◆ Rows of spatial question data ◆
'''

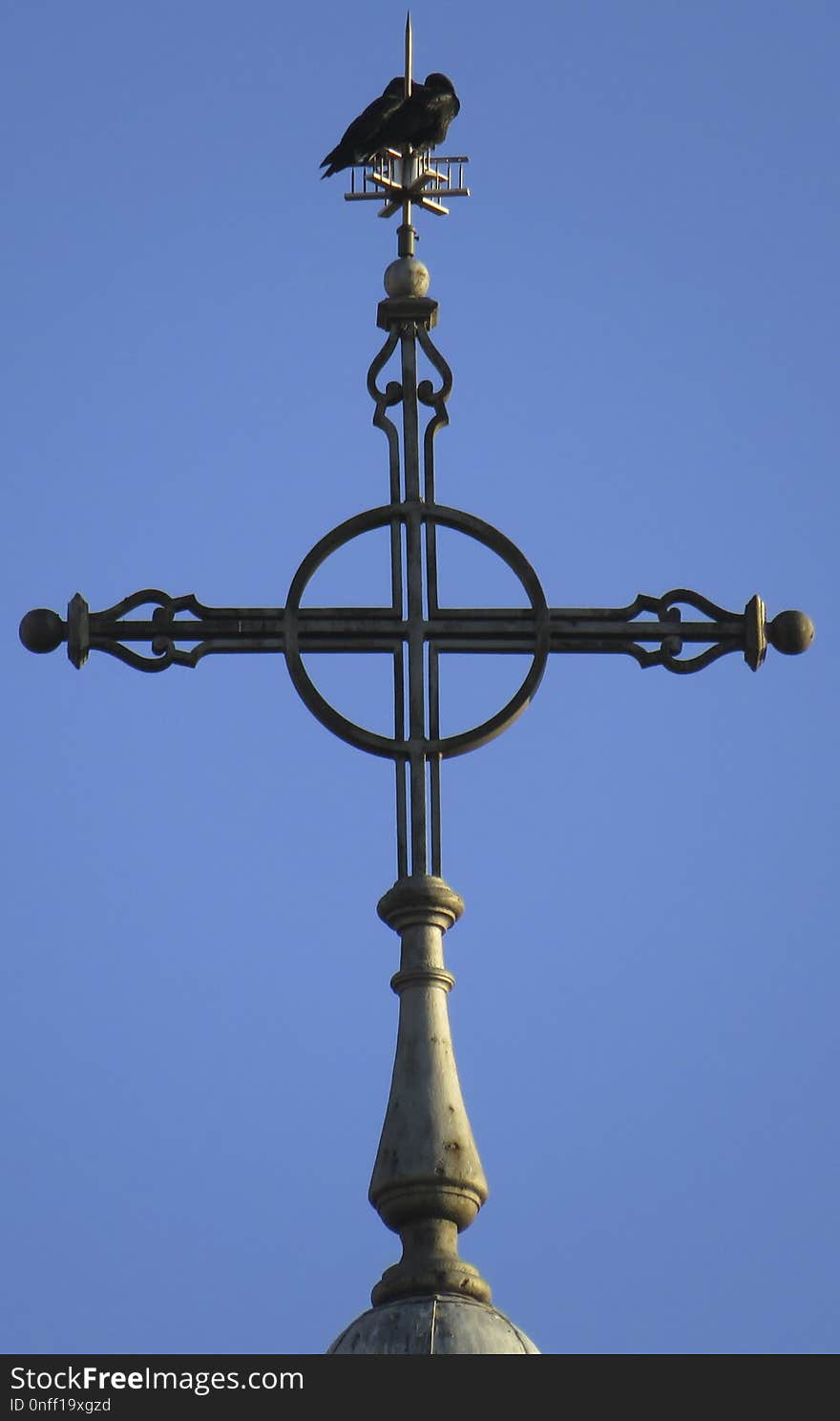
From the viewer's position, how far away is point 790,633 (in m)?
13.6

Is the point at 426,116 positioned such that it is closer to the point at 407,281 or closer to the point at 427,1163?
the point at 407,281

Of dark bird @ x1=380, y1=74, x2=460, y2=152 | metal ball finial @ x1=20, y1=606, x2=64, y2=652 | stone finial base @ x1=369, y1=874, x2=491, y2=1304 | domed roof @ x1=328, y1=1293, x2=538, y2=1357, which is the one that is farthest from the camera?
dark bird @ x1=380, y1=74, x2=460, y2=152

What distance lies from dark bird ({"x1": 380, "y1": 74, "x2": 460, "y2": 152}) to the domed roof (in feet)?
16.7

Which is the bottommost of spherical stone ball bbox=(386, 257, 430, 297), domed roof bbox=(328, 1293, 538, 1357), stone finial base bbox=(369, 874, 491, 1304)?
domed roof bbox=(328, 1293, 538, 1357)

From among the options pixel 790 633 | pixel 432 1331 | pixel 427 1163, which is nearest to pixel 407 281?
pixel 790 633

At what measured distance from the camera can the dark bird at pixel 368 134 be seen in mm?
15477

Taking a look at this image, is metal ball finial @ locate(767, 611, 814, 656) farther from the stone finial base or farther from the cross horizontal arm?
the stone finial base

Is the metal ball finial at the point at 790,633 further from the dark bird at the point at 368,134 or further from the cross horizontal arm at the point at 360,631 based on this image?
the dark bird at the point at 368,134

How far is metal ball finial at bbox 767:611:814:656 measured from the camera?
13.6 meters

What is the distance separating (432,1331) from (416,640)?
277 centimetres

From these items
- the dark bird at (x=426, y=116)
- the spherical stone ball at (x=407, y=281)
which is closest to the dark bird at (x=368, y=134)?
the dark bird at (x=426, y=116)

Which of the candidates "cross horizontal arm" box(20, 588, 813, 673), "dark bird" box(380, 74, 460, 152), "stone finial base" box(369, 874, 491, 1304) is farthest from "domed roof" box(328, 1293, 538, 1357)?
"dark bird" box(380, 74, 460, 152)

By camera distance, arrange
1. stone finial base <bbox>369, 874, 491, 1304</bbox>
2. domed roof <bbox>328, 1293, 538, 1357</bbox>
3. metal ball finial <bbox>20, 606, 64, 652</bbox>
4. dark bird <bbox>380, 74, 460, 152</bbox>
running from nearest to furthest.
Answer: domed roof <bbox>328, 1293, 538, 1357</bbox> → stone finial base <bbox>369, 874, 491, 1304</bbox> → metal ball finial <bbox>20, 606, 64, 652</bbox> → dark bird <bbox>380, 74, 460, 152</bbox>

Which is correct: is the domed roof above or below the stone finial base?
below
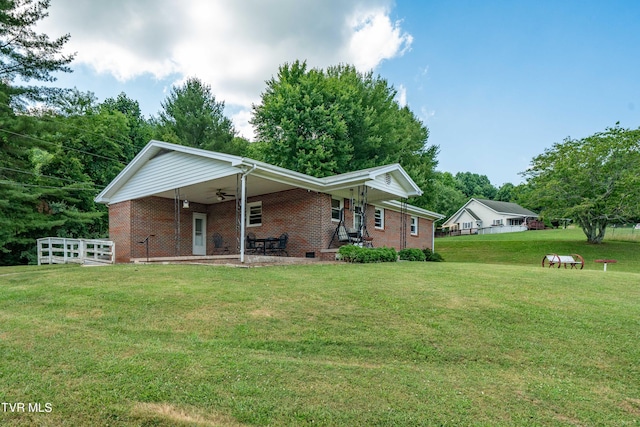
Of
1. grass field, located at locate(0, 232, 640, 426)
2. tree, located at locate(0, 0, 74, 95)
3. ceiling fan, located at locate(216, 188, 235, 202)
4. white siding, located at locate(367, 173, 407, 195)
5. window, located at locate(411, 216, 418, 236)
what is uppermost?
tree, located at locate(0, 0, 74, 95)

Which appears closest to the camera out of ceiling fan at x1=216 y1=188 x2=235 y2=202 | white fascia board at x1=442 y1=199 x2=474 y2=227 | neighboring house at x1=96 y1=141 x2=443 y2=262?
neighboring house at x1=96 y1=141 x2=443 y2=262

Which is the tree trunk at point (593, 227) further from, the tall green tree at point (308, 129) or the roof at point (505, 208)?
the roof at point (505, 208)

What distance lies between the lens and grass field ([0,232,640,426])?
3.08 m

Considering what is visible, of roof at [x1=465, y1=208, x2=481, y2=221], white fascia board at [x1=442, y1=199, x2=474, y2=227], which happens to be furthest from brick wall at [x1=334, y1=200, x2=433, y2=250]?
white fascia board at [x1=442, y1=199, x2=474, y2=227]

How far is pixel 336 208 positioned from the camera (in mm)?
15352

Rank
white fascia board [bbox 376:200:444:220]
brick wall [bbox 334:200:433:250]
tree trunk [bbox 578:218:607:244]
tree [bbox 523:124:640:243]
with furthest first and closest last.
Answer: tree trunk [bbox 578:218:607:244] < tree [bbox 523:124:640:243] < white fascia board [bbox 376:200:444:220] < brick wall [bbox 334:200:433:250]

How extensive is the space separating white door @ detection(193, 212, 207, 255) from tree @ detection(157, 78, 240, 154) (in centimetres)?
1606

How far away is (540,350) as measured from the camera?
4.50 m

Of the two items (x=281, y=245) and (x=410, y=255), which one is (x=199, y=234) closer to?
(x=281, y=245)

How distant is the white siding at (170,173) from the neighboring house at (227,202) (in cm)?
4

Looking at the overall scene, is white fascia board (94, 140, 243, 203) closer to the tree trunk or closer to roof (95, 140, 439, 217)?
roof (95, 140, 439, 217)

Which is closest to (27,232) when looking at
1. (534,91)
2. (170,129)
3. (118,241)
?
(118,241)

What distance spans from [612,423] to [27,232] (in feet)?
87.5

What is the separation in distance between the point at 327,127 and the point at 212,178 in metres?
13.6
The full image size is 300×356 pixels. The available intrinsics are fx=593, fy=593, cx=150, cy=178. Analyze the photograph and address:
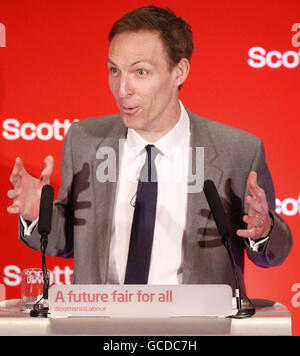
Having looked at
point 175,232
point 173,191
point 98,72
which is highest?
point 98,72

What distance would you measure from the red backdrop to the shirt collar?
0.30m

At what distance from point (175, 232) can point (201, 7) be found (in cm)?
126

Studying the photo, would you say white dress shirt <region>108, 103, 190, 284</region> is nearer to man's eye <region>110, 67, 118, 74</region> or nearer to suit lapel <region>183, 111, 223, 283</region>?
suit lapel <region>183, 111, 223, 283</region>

'''
'''

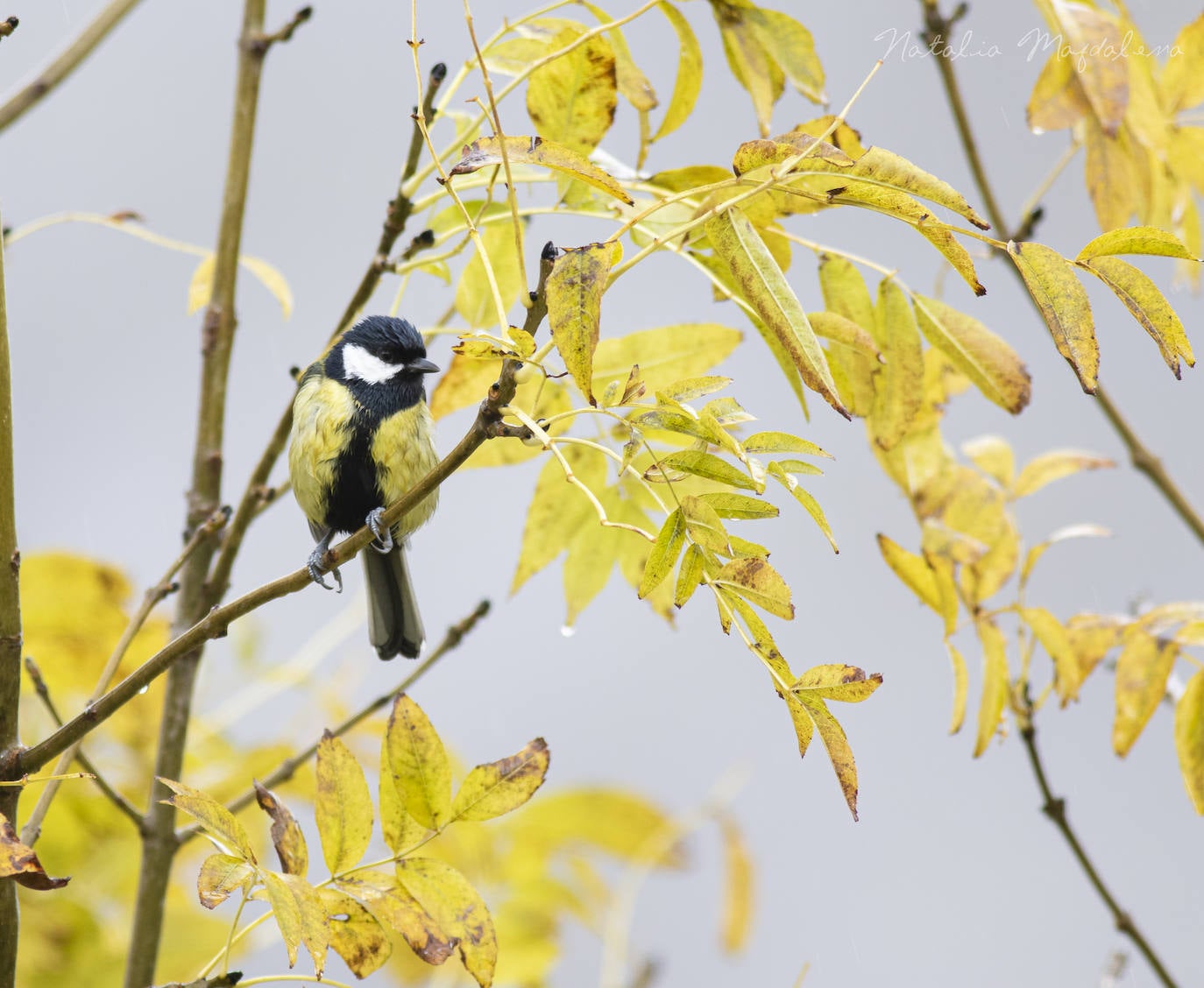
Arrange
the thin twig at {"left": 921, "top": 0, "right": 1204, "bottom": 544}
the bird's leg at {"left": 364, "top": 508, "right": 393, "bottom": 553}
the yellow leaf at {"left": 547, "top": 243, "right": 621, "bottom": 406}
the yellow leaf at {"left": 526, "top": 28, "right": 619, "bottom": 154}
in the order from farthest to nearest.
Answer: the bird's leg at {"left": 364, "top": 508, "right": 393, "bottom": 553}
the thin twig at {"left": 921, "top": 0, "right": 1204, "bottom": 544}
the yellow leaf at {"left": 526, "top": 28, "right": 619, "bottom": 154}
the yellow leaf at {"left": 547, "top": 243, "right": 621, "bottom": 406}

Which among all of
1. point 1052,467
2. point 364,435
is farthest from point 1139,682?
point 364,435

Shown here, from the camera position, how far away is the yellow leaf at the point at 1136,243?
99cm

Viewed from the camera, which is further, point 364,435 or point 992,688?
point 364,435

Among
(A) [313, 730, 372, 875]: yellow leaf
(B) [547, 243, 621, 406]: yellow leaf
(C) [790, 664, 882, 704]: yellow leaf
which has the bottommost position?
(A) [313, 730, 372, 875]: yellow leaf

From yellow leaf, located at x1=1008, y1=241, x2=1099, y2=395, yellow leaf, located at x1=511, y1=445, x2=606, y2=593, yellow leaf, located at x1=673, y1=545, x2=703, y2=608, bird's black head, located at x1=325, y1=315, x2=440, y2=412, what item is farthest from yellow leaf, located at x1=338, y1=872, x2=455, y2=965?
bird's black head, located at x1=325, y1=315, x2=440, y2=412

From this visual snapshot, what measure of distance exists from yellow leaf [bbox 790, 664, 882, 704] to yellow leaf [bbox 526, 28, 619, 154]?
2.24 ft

'''
'''

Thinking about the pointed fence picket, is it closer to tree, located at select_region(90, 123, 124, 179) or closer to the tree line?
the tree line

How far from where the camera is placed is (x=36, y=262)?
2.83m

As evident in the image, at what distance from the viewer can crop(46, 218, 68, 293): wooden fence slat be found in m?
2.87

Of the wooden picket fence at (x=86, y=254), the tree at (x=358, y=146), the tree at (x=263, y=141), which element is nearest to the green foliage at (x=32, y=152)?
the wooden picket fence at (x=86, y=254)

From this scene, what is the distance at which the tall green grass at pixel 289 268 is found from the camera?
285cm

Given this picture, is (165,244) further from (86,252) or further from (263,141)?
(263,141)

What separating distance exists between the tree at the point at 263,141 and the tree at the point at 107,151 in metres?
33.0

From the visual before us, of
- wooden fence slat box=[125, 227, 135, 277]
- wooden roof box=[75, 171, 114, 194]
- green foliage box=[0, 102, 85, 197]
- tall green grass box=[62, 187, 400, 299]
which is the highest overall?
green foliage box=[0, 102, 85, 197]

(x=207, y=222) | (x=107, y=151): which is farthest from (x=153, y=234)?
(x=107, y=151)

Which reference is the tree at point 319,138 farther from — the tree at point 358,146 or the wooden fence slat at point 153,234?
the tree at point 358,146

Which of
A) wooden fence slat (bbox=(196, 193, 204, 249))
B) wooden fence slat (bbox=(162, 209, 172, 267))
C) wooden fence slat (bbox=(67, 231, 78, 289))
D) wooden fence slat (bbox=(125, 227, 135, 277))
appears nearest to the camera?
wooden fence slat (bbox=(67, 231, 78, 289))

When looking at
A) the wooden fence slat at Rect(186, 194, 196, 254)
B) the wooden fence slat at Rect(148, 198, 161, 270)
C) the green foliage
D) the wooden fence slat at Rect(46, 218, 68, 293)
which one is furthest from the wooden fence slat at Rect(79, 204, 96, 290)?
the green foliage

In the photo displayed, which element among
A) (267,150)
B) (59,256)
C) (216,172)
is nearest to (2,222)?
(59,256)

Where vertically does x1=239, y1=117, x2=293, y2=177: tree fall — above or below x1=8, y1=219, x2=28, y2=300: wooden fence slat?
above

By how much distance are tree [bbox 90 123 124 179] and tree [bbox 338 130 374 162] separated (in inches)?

'''

Count the lines in the rows above that contain the string "ceiling", with case counting, and give only that number.

◆ Final result ◆
2